On a national level, the U.S. government sponsors prevention and treatment through the Department of Health and Human Services’ Healthy Vision 2010 and the NEI’s National Eye Health Education Program. Healthy Vision 2010 is part of Health People 2010, a national program to improve the health of Americans, and seeks to promote regular eye examinations for adults and children, vision screening for preschoolers, and injury prevention. There’s also a component to educate people with low vision about treatment. The National Eye Health Education Program has a more specific focus, encouraging early detection and treatment of glaucoma and diabetic eye disease, and providing education about treatment for low vision. This program provides materials that communities can use to educate the public about eye disease and the importance of early detection and treatment.
A critical gap in eliminating preventable blindness and low vision is delivery of health care. Without access to health care, opportunities are missed to diagnose problems early when treatment is most likely to be successful. Access to health care is a problem in many nations, including the United States. Stout offers diabetes as an example of the United States falling short in this regard. “That’s a huge population problem for us in the United States, because as people are falling through the health care cracks and aren’t [controlling diabetes] they’re going to get very significant blinding diabetic retinopathy at a relatively early age,” he says. “Vision loss in anybody is not a good thing, but vision loss in a relatively young, healthy person who presumably has a productive career ahead of them—it’s a real issue.”
For all that’s been learned about eye disease, there remain gaps, and new hypotheses continue to be generated. Researchers at the Schepens Eye Research Institute recently embarked on the $2.2 million, three-year Planning Grant for Research on Blinding Eye Diseases. Like other NIH “roadmap” grants, this one is designed to promote interdisciplinary collaborations regarding complex health challenges. “While experts from these areas often collaborate informally on [eye] disease, ophthalmology has remained somewhat specialized and in some ways isolated from other disciplines,” remarked Darlene Dartt, director of scientific affairs at Schepens Eye Research Institute, in announcing the grant. “This is really the first federal program to formalize collaboration.” In learning more about the cascade of events occurring in other parts of the body in diseases ranging from Alzheimer disease to rheumatoid arthritis, researchers might gain some insight into the processes of blinding eye diseases.
Figures and Tables
Cataract, the leading cause of blindness worldwide, arises from a combination of factors including genetics, age, and environmental exposures. Though largely treatable, poor access to health care leaves many around the world to suffer. (Top to bottom) An acute sudden-onset cortical cataract in a person with type 1 diabetes; a hypermature age-related cataract; a white congenital cataract.

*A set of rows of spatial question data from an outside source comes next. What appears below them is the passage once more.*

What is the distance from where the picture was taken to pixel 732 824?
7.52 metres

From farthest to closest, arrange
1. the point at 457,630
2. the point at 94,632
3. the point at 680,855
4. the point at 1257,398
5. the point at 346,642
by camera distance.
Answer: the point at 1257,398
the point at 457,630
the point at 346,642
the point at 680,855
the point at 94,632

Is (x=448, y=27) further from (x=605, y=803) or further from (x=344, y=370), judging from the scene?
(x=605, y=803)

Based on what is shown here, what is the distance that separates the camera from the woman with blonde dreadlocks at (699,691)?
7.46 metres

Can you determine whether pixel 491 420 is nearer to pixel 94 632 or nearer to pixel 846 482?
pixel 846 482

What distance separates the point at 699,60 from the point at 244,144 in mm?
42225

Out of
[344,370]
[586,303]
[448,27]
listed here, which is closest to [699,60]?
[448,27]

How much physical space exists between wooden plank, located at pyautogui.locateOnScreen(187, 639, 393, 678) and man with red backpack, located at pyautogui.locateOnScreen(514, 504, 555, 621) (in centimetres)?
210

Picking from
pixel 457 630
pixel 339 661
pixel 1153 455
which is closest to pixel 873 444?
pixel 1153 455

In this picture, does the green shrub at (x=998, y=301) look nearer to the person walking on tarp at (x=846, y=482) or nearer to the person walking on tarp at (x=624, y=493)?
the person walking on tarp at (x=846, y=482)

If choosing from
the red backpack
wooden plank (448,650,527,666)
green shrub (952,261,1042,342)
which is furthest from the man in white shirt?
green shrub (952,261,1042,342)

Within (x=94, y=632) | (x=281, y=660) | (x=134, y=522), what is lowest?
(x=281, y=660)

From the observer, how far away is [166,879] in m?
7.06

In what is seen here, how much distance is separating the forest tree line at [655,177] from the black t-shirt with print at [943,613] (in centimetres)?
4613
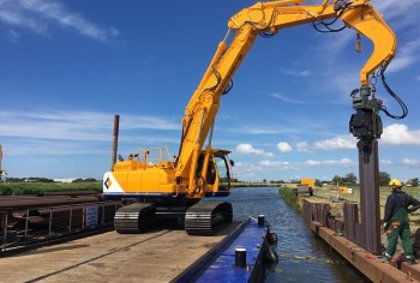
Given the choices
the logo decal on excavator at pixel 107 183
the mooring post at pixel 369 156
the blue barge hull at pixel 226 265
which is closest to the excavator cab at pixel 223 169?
the blue barge hull at pixel 226 265

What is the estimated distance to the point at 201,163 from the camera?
1480 centimetres

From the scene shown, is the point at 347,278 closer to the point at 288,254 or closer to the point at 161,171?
the point at 288,254

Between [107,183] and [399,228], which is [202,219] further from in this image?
[399,228]

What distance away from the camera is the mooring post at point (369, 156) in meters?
10.6

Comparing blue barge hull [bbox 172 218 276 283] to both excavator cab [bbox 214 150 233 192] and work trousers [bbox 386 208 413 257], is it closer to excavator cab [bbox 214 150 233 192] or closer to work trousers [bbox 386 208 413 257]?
excavator cab [bbox 214 150 233 192]

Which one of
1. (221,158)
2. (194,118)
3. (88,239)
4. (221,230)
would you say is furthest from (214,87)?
(88,239)

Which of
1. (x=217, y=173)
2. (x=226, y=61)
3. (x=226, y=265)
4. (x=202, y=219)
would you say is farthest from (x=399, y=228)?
(x=226, y=61)

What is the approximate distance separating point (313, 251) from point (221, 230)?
16.3ft

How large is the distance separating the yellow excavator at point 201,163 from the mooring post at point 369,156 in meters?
2.77

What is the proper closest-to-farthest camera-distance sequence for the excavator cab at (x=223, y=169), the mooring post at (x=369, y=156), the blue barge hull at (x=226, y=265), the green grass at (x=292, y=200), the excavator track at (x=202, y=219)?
the blue barge hull at (x=226, y=265), the mooring post at (x=369, y=156), the excavator track at (x=202, y=219), the excavator cab at (x=223, y=169), the green grass at (x=292, y=200)

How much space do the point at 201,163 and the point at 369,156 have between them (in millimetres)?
5955

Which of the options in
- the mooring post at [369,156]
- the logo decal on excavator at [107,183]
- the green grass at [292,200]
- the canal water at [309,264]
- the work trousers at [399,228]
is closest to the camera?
the work trousers at [399,228]

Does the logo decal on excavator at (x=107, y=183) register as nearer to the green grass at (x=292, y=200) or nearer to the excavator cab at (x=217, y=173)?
the excavator cab at (x=217, y=173)

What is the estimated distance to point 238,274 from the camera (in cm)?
785
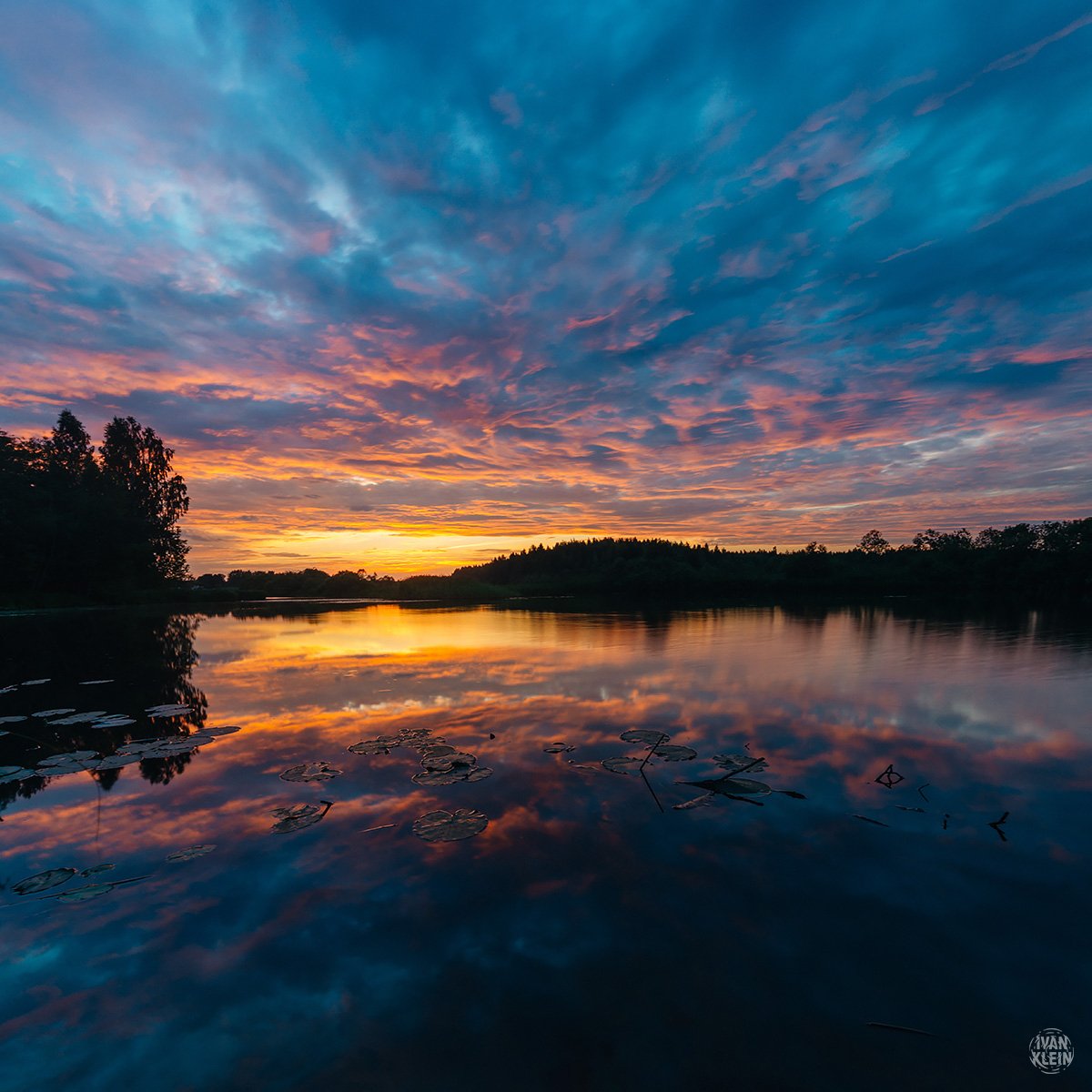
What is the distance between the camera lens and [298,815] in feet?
26.9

Flies attracted to eye secretions are one way trachoma is transmitted (above). In its bid to eradicate this disease by 2020, the WHO encourages facial cleanliness (right top) and improvements in sanitation such as burying waste (right bottom).
When parasites spread by blackflies (above) enter the body, their larvae migrate to the eyes and skin, causing lesions that result in inflammation, bleeding, and severe visual impairment or blindness if left untreated treated (right top). Treatment with ivermectin (right bottom) has reduced the disease in most areas and nearly eradicated it in some.